Pipeline (advanced)
Prefer to drive each step yourself? The granular endpoints expose the full pipeline. Most users should use Reframe a video instead.
Endpoints
| Method | Path | Purpose |
|---|---|---|
| POST | /api/v2/ingest | Download a video, returns video_id |
| POST | /api/v2/analyze | Run a model (scene_detection, face_tracking_yolov8, active_speaker, transcription, diarization) |
| POST | /api/v2/transform | Apply a transform (reframe, reframe_llm) |
| GET | /api/v2/status/{video_id} | Poll the most recent step for a video |
| GET | /api/v2/download/{video_id} | Download an output (?suffix=_reframe) |
Step order
Run the steps in sequence, polling /status/{video_id} to completed before starting the next:
Bash
# 1. Ingest → returns { video_id }
POST /api/v2/ingest { "url": "https://example.com/video.mp4" }
# 2. Scene detection
POST /api/v2/analyze { "video_id": "...", "model_type": "scene_detection" }
# 3. Face tracking
POST /api/v2/analyze { "video_id": "...", "model_type": "face_tracking_yolov8" }
# 4. Active speaker
POST /api/v2/analyze { "video_id": "...", "model_type": "active_speaker",
"parameters": { "face_tracking_model": "face_tracking_yolov8" } }
# 5. Reframe
POST /api/v2/transform { "video_id": "...", "transform_type": "reframe",
"parameters": { "face_tracking_model": "face_tracking_yolov8" } }
# 6. Download
GET /api/v2/download/{video_id}?suffix=_reframeModels & results
Each analysis runs async.
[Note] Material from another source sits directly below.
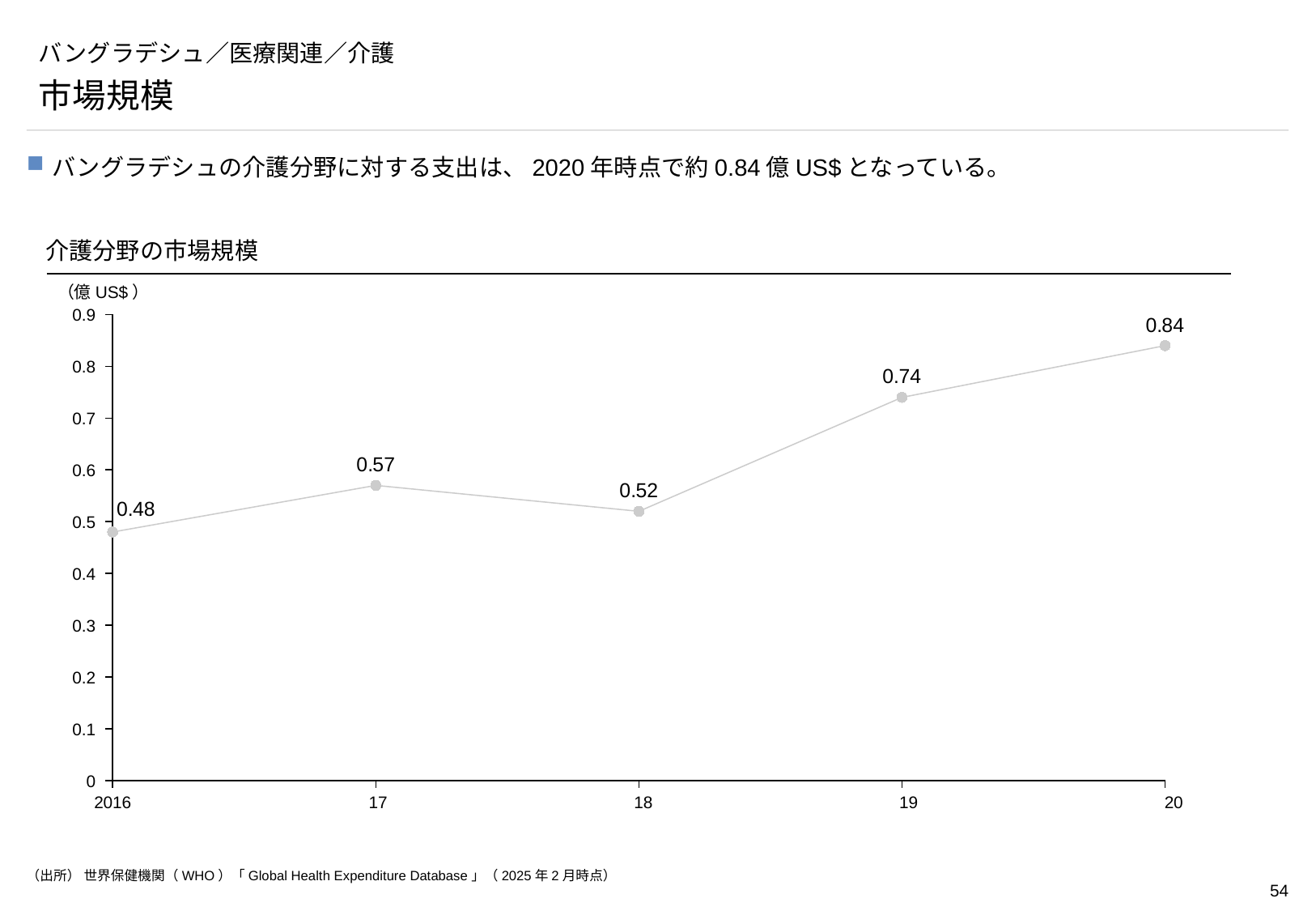
What is the value for 2016? 0.48 What kind of chart is shown on the slide? line chart Which is larger, the value for 2017 or the value for 2018? 2017 What unit is shown on the chart's vertical axis? 億 US$ Is the value for 2019 greater or less than 0.7? greater How many data points are plotted on the chart? 5 Which year has the highest value? 2020 What is the difference between the values for 2020 and 2019? 0.1 Which year has the lowest value? 2016 What is the value for 2018? 0.52 What is the difference between the values for 2017 and 2018? 0.05 What is the value for 2020? 0.84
Poll /status/{video_id}, and the result is also persisted on the volume. Available models:
| Model | Returns |
|---|---|
scene_detection | Scene boundaries (start/end time per scene) |
face_tracking_yolov8 | Tracked faces with bounding boxes over time |
active_speaker | Per-track speaking scores (see below) |
transcription | Word- and segment-level transcript |
diarization | Speaker-labelled segments (who spoke when) |
Active speaker results are track-based, not frame-by-frame:
JSON
{
"model": "active_speaker",
"video_fps": 25.0,
"total_frames": 4432,
"track_count": 2,
"tracks": [
{
"face_id": 1,
"first_seen": 0.0,
"last_seen": 12.4,
"speaking_fraction": 0.62,
"scores": [
{ "timestamp": 0.0, "frame_number": 0, "score": 0.92, "speaking": true }
]
}
]
}Billing
With the granular flow you are charged when you download the output: 1 credit per second of source video (rounded down), once per video.